I have always had a fascination with how food is made. It is incredibly intriguing to me to learn how brie develops its smooth consistency, or why two of the same style wine can taste so different. This passion paid off last year when I became ill from a Crohn’s Disease relapse that ended with a bowel resection surgery. I found myself needing to remove processed sugars, soy, and most other processed foods from my diet. I learned to make a lot of foods using honey or coconut sugar as sweeteners, and coconut flour in place of white flour. But chocolate was the hardest thing to substitute. It is very difficult to find chocolate made with alternative forms of sugar, and even more difficult to find it without soy. So, I began making my own at home by grinding cocoa nibs with a pestle and mortar for an absurd amount of time. All to make a couple ounces of really bitter chocolate.
The chocolate wasn’t great but it was still chocolate. I began looking for sources of better cocoa beans, scoured the depths of the internet for affordable equipment, and even built some of my own. All in the name of getting to eat chocolate. After lots of research, and even more practice I began making a really great tasting chocolate that does not contain any soy, artificial ingredients or the ominous ‘chocolate’ that appears on so many ingredient lists. At this point I realized that I had come up with something that I wanted to share with people.
I never consciously made the decision to be a bean-to-bar chocolate maker. I realized early on that I have the most control of the final flavors when I can roast, grind, and refine the cocoa myself. As I mentioned I have a fascination with how flavors are developed, and I love being able to take something as common as chocolate and coax so many flavors from just the cocoa bean.
What have you discovered working with raw cocoa beans?
The most surprising discovery that I have found when starting with raw cocoa beans is the way the flavor changes throughout the process. When in raw form the cocoa beans that I use have a bit of an oaky walnut kind of flavor. When lightly roasted the nutty flavor takes a back seat to a noticeable fruity quality mixed with bitter chocolate. Then when the cocoa beans are ground into liquid chocolate it develops a tartness from the cocoa’s natural acids being released. All these flavors change again during the long refining stage, called conching, before finally being molded into bars.
Where do your beans primarily come from?
I have tried lots of samples of cocoa beans from around the world, but fell in love with the flavor of the cocoa that came from the Moho Valley region of Belize. So, for now that is the only origin of cocoa that i am working with. However, I am collecting samples from other regions of the world in search of a new origin to add to my line of chocolate.
How would you describe their unique flavor?
I currently offer four chocolate bars, all are single origin bars made with 70% cocoa from belize. Each one has a flavor addition to bring out different aspects of the cocoa.

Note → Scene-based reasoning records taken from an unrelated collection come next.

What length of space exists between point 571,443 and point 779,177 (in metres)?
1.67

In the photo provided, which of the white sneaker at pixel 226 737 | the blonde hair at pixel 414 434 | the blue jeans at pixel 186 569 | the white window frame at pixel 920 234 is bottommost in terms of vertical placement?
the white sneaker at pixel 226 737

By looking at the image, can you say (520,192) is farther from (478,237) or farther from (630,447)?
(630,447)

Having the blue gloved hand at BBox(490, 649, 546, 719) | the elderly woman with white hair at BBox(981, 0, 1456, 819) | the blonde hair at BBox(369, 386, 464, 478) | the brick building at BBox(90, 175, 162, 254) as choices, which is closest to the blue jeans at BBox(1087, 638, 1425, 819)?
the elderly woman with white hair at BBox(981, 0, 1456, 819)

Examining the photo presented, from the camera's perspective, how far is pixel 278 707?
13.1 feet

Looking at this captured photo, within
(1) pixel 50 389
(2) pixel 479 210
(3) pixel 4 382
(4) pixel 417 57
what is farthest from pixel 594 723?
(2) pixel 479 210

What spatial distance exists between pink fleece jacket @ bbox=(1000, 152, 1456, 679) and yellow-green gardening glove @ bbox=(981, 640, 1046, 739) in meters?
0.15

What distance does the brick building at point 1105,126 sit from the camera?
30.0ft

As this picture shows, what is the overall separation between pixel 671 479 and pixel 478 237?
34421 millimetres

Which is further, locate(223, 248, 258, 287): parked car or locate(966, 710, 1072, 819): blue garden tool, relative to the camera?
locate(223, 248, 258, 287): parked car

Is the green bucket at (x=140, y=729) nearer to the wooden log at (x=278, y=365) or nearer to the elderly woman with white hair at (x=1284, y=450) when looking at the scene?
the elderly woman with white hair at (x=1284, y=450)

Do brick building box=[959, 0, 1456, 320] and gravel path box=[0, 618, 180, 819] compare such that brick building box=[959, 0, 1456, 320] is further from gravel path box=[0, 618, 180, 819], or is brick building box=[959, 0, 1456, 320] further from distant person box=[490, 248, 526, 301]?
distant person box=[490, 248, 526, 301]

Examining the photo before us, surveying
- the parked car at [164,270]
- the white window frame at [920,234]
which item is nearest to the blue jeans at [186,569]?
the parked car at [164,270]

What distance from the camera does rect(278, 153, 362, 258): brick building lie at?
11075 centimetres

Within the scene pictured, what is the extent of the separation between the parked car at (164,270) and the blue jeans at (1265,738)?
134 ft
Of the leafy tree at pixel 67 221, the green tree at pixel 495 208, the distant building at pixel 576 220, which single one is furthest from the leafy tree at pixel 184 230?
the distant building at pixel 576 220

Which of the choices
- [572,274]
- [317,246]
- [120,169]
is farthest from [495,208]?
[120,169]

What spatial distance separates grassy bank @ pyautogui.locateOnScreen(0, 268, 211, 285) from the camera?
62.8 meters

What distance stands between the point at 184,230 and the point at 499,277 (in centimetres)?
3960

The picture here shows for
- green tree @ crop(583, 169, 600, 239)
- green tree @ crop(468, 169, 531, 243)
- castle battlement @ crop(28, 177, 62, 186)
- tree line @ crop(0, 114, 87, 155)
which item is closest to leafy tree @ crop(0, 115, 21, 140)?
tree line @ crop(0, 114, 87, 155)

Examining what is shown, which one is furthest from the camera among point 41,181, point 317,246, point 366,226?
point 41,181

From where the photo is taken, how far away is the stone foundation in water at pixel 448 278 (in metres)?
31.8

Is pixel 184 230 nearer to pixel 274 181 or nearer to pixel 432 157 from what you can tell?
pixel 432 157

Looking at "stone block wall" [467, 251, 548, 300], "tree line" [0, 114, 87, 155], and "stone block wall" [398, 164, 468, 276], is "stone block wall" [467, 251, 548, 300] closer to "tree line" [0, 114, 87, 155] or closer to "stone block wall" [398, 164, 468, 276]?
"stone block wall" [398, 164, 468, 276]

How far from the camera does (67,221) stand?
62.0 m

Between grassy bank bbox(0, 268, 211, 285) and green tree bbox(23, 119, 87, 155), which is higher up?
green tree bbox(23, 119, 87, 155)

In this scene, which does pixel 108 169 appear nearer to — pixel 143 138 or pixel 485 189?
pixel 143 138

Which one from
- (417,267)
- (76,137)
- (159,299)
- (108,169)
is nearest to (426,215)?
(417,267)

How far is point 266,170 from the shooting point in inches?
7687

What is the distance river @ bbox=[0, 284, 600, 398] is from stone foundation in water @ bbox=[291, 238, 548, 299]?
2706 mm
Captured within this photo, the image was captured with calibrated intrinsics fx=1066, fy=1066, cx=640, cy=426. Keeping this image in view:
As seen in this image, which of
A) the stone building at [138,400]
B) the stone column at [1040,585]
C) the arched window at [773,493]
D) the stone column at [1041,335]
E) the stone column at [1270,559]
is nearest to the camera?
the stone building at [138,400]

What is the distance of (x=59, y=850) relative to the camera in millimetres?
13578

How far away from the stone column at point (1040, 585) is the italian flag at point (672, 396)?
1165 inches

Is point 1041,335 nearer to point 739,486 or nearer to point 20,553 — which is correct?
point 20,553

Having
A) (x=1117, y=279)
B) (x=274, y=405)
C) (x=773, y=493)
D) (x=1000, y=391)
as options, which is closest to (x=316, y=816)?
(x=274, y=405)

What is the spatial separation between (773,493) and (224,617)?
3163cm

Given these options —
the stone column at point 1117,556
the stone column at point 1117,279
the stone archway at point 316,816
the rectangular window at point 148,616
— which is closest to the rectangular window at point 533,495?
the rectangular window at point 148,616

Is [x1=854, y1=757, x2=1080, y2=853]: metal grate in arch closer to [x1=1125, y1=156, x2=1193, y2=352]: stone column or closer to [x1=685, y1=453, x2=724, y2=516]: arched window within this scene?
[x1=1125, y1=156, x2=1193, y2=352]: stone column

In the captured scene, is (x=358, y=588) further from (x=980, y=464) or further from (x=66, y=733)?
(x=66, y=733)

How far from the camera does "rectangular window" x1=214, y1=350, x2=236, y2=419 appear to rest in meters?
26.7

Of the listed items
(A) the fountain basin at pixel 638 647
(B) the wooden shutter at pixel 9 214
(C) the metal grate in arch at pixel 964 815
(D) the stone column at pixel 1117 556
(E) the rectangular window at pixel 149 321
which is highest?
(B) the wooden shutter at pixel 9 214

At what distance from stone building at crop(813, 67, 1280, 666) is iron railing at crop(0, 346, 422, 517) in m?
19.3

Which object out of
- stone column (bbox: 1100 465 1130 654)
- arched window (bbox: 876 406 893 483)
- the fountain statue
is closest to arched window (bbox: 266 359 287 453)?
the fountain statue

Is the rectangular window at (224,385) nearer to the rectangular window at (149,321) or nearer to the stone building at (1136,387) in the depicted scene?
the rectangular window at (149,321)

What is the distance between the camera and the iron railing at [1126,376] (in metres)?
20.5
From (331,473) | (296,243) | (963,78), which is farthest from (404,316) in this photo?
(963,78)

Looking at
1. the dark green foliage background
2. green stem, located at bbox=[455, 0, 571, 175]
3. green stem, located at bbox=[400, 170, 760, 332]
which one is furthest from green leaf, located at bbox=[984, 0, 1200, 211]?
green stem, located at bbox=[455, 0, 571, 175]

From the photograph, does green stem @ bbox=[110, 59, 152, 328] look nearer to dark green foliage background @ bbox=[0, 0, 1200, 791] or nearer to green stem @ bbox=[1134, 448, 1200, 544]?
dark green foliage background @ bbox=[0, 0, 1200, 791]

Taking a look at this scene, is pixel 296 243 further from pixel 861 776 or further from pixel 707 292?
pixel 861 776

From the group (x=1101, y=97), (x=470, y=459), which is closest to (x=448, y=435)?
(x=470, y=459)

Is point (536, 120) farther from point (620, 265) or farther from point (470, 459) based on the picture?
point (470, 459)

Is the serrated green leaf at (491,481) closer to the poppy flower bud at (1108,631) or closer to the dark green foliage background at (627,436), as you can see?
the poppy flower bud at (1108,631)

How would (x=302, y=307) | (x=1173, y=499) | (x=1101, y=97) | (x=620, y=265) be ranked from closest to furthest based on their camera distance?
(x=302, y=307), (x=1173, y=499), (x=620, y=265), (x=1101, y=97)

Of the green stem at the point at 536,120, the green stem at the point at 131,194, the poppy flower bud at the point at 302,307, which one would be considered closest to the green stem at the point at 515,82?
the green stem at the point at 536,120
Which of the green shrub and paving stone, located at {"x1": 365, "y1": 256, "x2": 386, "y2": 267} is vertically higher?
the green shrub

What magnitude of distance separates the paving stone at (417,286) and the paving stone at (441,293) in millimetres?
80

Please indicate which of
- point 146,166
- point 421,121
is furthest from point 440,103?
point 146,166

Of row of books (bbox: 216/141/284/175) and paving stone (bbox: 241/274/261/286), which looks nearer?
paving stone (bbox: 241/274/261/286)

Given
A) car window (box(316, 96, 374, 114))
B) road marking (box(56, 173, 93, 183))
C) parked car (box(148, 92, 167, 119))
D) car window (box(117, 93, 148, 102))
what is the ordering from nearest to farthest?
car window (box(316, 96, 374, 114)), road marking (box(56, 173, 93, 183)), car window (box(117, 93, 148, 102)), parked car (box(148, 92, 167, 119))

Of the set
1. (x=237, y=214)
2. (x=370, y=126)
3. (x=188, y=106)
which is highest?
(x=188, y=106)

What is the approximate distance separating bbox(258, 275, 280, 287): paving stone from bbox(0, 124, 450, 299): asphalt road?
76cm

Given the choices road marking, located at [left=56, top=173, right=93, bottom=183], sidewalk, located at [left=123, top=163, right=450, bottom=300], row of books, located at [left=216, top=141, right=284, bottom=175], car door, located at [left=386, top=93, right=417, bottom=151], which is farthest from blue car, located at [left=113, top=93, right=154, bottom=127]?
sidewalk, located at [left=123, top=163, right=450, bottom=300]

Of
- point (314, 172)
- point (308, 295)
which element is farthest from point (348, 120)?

The 70% cocoa bar is incredibly rich and starts with the familiar chocolate taste that everyone loves. Followed by flavors of red fruits, vanilla, sweet cream, a hint of cinnamon, and a dark flavor sometimes described as pipe tobacco. The 70% with pink salt enjoys all the same flavors balanced by a light sprinkle of salt to cut through the richness of the chocolate. While my 70% with espresso chocolate bar has a much deeper roasted flavor. Only a touch of espresso is ground into the chocolate to accentuate the roast, and to bring the nutty flavors forward. Finally the 70% with coconut palm sugar is sweetened with organic palm sugar instead of organic cane sugar like the other bars. The coconut palm sugar enhances the vanilla and cream qualities of the chocolate while adding a subtle brown sugar flavor.